Comments (4)
The Plan
After considering the work necessary to support outputting pivoted CSV-Ws from csvcubed, it is apparent that there is some work necessary to support outputting pivoted data sets, however this work is self-contained within the csvcubed project and should have no significant impact on any dependencies (so long as we continue to create RDF compliant with the RDF Data Cube vocabulary). It's also likely that there isn't too much more work to output the pivoted data sets than there would be in pivoting the inputs and outputting in the canonical csvcubed format. Given the benefits we get from supporting pivoted outputs (performance + storage + truly normalised data), we may as well do that work now instead of accepting pivoted inputs now and then support pivoted outputs later.
We will need to ensure that users can link attribute columns to the observed value columns that they are paired to. Note that this means users should also be able to create a units column linked to an obs val column which allows users to vary the unit across the same measure.
Configuring a multi-measure pivoted dataset via convention will not initially be supported, but I have some ideas about how we could address that in the future.
Big Ticket Items
Non-breaking releasable changes
These are changes we can make incrementally which shouldn't alter the behaviour of the application (and so can be released before all features are complete):
- Update all QB models representing Attributes and Units; they should have an optional property added on to them which identifies the CSV Column of the observations column with which the attribute/unit is associated.
- Update the
QbWriter
class so that it can support outputting data in both the existing canonical shape, as well as the new pivoted shape.- This will require us adding a significant number of virtual columns to express new triples, as well as altering the aboutUrl we use.

Records from a collection:
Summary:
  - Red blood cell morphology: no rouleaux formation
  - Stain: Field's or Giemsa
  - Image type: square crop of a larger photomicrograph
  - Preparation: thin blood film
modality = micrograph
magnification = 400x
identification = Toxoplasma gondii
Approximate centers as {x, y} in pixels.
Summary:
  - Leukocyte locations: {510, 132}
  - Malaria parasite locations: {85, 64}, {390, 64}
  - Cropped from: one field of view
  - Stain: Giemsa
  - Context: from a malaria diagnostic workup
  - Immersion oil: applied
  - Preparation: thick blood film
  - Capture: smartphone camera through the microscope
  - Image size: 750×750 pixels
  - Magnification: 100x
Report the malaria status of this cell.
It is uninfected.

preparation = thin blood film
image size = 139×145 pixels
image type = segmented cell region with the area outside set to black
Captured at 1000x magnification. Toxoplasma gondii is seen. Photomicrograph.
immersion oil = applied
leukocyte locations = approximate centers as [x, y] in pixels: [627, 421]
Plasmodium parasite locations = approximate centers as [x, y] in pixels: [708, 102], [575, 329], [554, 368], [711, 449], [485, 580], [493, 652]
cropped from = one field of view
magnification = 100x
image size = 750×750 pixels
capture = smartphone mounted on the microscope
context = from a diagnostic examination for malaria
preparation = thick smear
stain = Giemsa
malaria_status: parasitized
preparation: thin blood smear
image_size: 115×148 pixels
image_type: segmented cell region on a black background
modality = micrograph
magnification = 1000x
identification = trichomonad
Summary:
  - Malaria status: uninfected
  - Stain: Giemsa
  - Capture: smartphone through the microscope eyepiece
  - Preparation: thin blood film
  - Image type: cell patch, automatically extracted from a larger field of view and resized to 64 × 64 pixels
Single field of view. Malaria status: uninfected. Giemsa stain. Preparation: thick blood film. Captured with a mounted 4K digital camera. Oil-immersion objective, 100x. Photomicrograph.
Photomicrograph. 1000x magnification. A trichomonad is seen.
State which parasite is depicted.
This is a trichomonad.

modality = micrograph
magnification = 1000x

■ Stated task 1
In the csvcubed planning notes, which class has to be updated so it can output data in both the existing canonical shape and the new pivoted shape?
■ Stated task 2
Continue the csvcubed planning notes from their final sentence.
The data is unrelated to the csvcubed planning notes.

■ Answer 1
The QbWriter class.

■ Answer 2
- New validation errors
- We need a validation error to show up where the user has specified multiple obs val columns and a measure dimension column.
- We need a validation error to show up where the user has specified an obs val column but hasn't defined the measure or unit (either against the obs val or as a linked units column).
- We need a validation error to show up where the user has defined an attribute or units column, but hasn't linked it to a particular obs val column where there are multiple obs val columns. If there is only one obs val column, it's clear which one it's associated with.
- We need a validation error where the user has linked a unit or attribute column to a CSV column which we don't see as an obs val column.
- Update csvcubed inspect command. N.B. we need to support both the old style and new style csvcubed outputs at the same time.
- Changes will be focused on the
csvdataset.transform_dataset_to_canonical_shape
function and associated SPARQL queries which pull out the (currently) single unit and measure used in the pivoted data sets.
- Changes will be focused on the
Testing some of these changes (with pytest + behave) may require temporarily disabling some of the standard validation functionality, but make sure the validation remains there once you merge your changes into main!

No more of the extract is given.